OpenAI CEO aims to secure massive investment for AI computer chip production.AI 

AI systems like ChatGPT are not genuinely intelligent, experts say

Sam Altman, CEO of OpenAI, is said to be seeking up to $7 trillion in investment to produce the large quantities of computer chips necessary for running AI systems, according to reports.

Altman also recently said that the world will need more energy in the AI-saturated future he envisions — so much more that some kind of technological breakthrough like nuclear fusion might be necessary.

Altman clearly has big plans for his company’s technology, but is the future of artificial intelligence really that rosy? As a long-time “artificial intelligence” researcher, I have my doubts.

Today’s AI systems – especially generative AI tools like ChatGPT – are not truly intelligent. Moreover, there is no evidence that they can become such without fundamental changes in the way they work.

What is AI?

One definition of artificial intelligence is a computer system that can “perform tasks commonly associated with intelligent beings.”

This definition, like many others, is somewhat ambiguous: should we call spreadsheets AI because they can perform calculations that would once have been a high-level human task? What about the factory robots that have not only replaced humans, but in many cases surpassed us in their ability to perform complex and delicate tasks?

While spreadsheets and robots can indeed do things that used to be the domain of humans, they do so by following an algorithm—a process or set of rules for approaching and completing a task.

One thing we can say is that there is no such thing as “AI” in the sense that a system can perform various intelligent functions in a human way. Rather, there are many different AI technologies that can do quite different things.

Making decisions vs producing results

Perhaps the most important difference is between “discriminative AI” and “generative AI”.

Discriminating AI helps with decision-making, such as whether a bank should give a small business loan or whether a doctor has diagnosed a patient with disease X or disease Y. These kinds of AI technologies have been around for decades, and bigger and better. pops up all the time.

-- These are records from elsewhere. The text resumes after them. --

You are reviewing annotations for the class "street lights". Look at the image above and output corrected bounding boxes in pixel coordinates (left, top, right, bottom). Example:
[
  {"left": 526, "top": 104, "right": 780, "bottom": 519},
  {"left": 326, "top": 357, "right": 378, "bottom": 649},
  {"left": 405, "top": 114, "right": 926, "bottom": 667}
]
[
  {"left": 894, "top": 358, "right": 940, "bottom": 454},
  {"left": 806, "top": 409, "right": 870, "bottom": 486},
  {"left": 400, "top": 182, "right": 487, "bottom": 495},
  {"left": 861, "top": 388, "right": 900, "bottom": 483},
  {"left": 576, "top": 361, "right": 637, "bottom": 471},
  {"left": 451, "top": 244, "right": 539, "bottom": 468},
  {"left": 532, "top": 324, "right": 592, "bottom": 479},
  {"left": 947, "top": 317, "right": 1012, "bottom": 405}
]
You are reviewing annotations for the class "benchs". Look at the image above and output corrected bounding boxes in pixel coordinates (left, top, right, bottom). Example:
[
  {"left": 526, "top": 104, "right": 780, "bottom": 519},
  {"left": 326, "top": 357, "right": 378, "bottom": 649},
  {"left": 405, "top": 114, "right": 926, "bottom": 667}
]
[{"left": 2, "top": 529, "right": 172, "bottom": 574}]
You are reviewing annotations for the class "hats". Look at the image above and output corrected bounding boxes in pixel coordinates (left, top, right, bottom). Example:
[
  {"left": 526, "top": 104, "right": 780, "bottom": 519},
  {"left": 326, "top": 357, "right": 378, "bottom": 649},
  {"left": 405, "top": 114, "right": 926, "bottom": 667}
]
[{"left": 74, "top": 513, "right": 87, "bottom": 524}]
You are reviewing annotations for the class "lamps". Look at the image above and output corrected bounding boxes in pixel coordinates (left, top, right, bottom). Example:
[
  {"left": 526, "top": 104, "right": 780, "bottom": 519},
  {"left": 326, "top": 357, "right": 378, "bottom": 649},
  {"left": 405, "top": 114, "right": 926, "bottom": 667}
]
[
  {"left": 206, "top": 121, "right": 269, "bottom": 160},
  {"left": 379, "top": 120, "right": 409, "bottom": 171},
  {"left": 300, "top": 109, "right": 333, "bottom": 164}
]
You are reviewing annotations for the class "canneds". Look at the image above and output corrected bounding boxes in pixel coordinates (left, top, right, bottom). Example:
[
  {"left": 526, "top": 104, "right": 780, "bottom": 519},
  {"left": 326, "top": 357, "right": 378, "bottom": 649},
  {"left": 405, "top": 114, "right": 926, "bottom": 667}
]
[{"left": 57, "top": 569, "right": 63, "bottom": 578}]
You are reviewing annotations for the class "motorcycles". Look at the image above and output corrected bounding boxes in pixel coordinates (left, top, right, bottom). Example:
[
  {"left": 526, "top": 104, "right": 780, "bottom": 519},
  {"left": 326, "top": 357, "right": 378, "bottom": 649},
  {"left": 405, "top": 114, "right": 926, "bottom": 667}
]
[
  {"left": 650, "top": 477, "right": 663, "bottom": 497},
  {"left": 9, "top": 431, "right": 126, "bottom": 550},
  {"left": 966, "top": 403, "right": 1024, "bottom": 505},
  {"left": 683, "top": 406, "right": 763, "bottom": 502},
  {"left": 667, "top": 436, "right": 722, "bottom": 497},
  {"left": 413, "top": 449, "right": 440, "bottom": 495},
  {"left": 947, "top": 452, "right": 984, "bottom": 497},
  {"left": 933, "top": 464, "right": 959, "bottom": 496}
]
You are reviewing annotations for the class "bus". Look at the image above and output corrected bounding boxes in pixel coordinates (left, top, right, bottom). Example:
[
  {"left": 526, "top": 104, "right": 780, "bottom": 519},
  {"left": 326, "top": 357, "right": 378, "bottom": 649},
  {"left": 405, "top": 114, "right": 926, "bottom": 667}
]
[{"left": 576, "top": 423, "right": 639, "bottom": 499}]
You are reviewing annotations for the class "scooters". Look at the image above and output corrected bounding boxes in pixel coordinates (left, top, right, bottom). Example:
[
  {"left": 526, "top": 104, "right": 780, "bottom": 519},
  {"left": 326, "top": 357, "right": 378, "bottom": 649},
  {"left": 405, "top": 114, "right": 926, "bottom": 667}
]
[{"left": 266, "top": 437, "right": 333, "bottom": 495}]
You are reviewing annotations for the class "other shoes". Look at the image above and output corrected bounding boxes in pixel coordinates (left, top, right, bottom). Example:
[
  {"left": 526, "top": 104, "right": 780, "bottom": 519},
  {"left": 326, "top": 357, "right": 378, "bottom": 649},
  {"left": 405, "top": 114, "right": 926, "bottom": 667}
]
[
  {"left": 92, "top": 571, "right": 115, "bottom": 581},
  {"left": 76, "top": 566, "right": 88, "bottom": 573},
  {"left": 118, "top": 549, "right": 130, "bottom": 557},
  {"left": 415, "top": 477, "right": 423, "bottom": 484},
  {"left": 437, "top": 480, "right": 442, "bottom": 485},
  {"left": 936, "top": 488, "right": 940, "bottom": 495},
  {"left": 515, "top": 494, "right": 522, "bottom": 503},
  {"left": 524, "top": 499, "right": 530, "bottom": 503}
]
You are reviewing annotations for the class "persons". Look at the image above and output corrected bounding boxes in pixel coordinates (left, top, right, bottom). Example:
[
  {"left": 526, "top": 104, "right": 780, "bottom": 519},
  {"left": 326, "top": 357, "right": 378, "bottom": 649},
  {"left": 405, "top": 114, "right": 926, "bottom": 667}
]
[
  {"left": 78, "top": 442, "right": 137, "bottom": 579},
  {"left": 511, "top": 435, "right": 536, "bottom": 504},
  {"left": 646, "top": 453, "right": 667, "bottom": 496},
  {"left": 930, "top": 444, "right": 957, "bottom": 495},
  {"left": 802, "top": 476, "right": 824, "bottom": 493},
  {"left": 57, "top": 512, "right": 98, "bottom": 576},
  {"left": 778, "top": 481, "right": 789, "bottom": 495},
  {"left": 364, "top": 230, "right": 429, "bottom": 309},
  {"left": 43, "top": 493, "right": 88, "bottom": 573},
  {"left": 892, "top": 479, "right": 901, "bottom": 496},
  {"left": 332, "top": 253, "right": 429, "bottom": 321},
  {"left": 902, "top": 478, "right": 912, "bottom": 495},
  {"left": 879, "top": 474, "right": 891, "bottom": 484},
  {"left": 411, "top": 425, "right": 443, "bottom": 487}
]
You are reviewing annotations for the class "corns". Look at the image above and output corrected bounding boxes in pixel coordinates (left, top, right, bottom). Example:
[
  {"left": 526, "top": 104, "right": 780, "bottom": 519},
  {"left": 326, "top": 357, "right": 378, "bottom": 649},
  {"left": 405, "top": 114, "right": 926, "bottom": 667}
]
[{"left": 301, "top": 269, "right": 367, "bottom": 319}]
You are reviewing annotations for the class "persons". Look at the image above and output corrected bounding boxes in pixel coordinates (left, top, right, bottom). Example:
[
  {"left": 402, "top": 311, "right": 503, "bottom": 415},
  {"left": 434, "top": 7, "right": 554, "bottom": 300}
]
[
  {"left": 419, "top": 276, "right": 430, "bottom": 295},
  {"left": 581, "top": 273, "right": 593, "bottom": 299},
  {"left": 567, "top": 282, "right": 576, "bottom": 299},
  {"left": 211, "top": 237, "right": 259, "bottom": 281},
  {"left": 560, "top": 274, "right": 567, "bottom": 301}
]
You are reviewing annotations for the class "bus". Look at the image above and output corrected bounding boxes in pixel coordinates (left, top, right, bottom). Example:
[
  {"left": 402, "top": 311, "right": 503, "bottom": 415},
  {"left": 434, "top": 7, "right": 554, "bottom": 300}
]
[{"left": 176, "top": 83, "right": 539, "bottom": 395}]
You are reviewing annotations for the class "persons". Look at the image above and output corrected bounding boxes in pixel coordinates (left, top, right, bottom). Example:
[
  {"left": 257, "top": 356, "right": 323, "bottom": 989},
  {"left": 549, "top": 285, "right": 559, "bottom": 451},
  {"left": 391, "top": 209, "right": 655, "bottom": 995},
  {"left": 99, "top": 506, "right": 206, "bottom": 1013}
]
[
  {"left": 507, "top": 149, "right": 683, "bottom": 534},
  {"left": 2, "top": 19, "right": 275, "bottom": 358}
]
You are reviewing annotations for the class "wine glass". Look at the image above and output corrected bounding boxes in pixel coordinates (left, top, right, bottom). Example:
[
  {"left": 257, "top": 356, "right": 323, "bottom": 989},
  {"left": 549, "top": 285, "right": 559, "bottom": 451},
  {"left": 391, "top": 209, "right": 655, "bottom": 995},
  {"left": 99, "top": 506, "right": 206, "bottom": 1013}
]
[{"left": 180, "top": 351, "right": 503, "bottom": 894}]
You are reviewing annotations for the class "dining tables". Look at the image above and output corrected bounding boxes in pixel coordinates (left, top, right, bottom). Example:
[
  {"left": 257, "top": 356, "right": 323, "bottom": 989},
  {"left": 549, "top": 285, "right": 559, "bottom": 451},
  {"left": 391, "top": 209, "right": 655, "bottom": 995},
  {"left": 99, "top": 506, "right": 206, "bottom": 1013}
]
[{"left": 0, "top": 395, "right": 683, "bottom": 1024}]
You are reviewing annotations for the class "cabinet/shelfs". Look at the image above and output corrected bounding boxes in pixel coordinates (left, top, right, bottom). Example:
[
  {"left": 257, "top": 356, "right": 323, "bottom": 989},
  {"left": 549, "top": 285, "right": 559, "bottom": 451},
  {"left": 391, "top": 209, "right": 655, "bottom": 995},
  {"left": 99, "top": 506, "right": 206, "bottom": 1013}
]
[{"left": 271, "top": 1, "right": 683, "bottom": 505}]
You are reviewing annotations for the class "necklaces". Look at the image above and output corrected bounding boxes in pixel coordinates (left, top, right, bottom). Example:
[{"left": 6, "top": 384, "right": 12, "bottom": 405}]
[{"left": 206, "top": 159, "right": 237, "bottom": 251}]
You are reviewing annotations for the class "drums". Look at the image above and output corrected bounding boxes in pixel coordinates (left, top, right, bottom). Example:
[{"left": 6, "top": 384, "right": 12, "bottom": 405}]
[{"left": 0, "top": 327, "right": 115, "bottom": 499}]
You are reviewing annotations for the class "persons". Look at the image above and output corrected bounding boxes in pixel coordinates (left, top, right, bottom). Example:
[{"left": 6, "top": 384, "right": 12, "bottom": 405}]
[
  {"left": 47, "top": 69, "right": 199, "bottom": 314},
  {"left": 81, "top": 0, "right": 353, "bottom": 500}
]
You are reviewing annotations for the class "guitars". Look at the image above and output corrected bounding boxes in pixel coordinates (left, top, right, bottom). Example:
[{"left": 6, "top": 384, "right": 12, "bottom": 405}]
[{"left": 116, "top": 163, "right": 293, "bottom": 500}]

On the other hand, generative AI systems—ChatGPT, Midjourney, and their relatives—produce outputs in response to inputs: in other words, they invent things. Basically, they are exposed to billions of data points (like sentences) and use this to guess the likely answer to a prompt. The answer can often be “true” depending on the source data, but there are no guarantees.

In generative AI, there is no difference between “hallucinations” – a false response invented by the system – and a response judged by a human to be true. This appears to be an inherent flaw in the technology, which uses a type of neural network called a transformer.

AI, but not intelligent

Another example shows how the “AI” goalposts are constantly moving. In the 1980s I worked on a computer system designed to provide expert medical advice on laboratory results. It was recorded in the US research literature as one of the first four medical “expert systems” in clinical use, and in 1986 an Australian government report described it as the most successful expert system developed in Australia.

I was quite proud of this. It was a landmark in artificial intelligence, performing a task that normally required highly trained medical specialists. However, the system was not smart at all. It was really just a lookup table of sorts that matched lab test results to high-level diagnostics and patient management.

Today, there is technology that makes it very easy to build such systems, so there are thousands of them in use around the world. (This technology, based on research by myself and my colleagues, is provided by an Australian company called Beamtree.)

When doing the tasks of highly trained experts, they are certainly “AI”, but they are still not intelligent at all (although the more complex ones may have thousands and thousands of rules to find the answers).

The transformer networks used in generative AI systems still operate according to rules, even though there may be millions or billions of them, and they cannot be easily explained by humans.

What is true intelligence?

If algorithms can produce dazzling results like ChatGPT without being intelligent, what is real intelligence?

We could say that intelligence is understanding: judging that something is or is not a good idea. Think of Archimedes, who jumped from his bath and shouted “Eureka” because he had an understanding of the principle of buoyancy.

Generative AI has no insight. ChatGPT cannot tell if its answer to a question is better than Gemini’s. (Gemini, until recently known as Bard, is Google’s competitor to OpenAI’s GPT-AI family of tools.)

Or to put it another way: a generative AI might produce amazing Monet-esque paintings, but if it was only trained in Renaissance art, it would never invent Impressionism.

Generative AI is exceptional, and humans will undoubtedly find widespread and highly valuable uses for it. It already provides very useful tools for transforming and representing (but not discovering) data, and tools for turning definitions into code are already in routine use.

These are getting better and better: for example, Google’s just-released Gemini seems to try to minimize the hallucination problem by using search and then re-expressing the search results.

However, when we get to know creative AI systems, we see more clearly that it is not really intelligent; there is no insight. It’s not magic, but a very clever magician’s trick: an algorithm that is the result of extraordinary human ingenuity.